◆ **PROBLEM**
The lines to reproduce from the material below are those from the one containing "Onion, tomato, egg, scallion" through the one containing "GARLIC PEPPER SAUCE 20", both included; write them out exactly and add nothing.

◆ **DATASET RECORDS**
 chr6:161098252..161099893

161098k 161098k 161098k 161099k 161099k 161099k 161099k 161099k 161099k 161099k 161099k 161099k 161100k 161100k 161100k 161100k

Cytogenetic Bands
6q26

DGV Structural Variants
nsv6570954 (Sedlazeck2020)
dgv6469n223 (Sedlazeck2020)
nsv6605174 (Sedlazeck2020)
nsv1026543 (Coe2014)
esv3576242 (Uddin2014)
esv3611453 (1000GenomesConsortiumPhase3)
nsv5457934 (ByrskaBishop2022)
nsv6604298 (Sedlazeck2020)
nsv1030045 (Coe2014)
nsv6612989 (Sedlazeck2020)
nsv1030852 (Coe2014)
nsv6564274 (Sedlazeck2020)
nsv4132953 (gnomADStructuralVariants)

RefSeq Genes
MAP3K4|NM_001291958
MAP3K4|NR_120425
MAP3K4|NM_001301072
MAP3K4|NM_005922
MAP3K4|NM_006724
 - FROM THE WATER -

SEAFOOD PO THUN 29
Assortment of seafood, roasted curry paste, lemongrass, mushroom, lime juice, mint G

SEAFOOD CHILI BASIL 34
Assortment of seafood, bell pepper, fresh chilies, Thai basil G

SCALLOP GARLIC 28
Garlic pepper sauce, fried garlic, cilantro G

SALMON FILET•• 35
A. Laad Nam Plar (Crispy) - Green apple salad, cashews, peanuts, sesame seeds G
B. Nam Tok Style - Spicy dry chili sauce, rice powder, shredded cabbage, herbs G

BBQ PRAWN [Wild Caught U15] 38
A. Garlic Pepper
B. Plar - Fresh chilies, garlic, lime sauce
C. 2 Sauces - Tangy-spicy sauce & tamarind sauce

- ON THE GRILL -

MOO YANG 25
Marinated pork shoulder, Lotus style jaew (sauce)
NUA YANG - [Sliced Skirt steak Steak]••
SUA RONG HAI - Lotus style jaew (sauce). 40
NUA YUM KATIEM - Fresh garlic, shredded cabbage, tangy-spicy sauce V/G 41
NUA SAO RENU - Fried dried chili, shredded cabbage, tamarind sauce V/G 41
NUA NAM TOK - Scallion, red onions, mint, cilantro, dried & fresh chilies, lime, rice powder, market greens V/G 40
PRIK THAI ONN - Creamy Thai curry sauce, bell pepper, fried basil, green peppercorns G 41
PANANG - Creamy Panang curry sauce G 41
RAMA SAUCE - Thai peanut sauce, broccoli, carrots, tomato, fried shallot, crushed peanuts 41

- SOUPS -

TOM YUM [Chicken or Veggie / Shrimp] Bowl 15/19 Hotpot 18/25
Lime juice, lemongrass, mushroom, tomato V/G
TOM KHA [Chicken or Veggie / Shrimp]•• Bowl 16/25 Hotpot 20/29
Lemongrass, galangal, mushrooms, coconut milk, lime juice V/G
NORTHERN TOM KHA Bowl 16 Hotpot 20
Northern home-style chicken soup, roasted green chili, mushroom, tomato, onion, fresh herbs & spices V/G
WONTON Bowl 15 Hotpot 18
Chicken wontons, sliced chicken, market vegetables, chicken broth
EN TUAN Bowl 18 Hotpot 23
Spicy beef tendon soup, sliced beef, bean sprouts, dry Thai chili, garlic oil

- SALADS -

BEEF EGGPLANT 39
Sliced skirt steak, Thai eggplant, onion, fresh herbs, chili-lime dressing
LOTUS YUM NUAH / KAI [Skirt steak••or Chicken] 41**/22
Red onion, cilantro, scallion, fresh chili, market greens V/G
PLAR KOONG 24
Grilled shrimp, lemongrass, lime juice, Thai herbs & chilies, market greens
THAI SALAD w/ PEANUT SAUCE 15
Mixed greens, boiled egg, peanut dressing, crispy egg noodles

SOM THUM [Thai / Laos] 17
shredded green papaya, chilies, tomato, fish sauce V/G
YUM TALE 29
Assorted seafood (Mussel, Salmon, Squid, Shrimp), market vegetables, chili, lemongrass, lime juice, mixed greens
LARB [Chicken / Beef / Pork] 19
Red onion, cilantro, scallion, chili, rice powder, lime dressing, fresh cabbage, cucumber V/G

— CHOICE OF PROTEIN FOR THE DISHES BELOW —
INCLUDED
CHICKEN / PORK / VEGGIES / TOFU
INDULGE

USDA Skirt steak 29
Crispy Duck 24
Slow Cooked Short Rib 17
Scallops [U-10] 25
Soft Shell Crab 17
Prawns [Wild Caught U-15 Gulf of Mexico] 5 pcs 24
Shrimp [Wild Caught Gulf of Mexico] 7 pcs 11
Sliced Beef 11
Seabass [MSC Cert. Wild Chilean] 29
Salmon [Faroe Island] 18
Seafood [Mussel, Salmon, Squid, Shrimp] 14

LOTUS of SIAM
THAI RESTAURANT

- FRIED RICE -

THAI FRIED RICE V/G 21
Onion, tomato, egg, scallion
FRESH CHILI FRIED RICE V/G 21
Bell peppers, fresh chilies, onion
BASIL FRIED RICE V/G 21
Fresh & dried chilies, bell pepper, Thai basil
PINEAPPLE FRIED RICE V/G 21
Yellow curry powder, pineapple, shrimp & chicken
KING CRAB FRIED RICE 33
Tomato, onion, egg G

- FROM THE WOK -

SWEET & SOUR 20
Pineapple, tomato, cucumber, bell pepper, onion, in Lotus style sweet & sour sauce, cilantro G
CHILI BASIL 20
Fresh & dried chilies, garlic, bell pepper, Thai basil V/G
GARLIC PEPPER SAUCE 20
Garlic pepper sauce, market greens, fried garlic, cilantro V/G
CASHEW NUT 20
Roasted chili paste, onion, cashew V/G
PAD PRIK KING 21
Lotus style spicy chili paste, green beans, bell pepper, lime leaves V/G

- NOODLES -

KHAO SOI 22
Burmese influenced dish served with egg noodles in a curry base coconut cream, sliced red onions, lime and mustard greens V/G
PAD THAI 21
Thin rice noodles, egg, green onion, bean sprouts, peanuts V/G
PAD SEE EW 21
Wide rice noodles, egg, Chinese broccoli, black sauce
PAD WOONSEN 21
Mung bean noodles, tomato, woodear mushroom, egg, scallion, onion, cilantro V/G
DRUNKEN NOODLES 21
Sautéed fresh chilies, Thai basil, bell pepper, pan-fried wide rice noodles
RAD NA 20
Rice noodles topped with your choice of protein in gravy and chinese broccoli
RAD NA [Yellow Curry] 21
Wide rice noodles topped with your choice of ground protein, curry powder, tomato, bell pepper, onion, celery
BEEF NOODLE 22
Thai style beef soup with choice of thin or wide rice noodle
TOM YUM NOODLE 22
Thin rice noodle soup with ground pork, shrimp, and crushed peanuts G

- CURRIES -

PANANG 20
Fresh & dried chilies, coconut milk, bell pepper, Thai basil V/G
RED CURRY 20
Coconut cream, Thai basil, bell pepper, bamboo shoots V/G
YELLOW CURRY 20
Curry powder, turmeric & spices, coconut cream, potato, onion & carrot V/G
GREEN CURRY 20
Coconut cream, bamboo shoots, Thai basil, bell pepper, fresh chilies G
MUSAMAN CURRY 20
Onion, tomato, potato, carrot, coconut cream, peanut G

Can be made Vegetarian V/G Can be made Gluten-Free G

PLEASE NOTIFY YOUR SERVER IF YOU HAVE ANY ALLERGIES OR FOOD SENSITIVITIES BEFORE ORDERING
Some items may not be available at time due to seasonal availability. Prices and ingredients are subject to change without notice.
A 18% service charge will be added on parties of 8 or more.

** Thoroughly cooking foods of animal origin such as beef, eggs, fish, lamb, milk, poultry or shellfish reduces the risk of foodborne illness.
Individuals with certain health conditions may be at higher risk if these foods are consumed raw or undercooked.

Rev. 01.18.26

◆ **TASK ANSWER**
Onion, tomato, egg, scallion
FRESH CHILI FRIED RICE V/G 21
Bell peppers, fresh chilies, onion
BASIL FRIED RICE V/G 21
Fresh & dried chilies, bell pepper, Thai basil
PINEAPPLE FRIED RICE V/G 21
Yellow curry powder, pineapple, shrimp & chicken
KING CRAB FRIED RICE 33
Tomato, onion, egg G

- FROM THE WOK -

SWEET & SOUR 20
Pineapple, tomato, cucumber, bell pepper, onion, in Lotus style sweet & sour sauce, cilantro G
CHILI BASIL 20
Fresh & dried chilies, garlic, bell pepper, Thai basil V/G
GARLIC PEPPER SAUCE 20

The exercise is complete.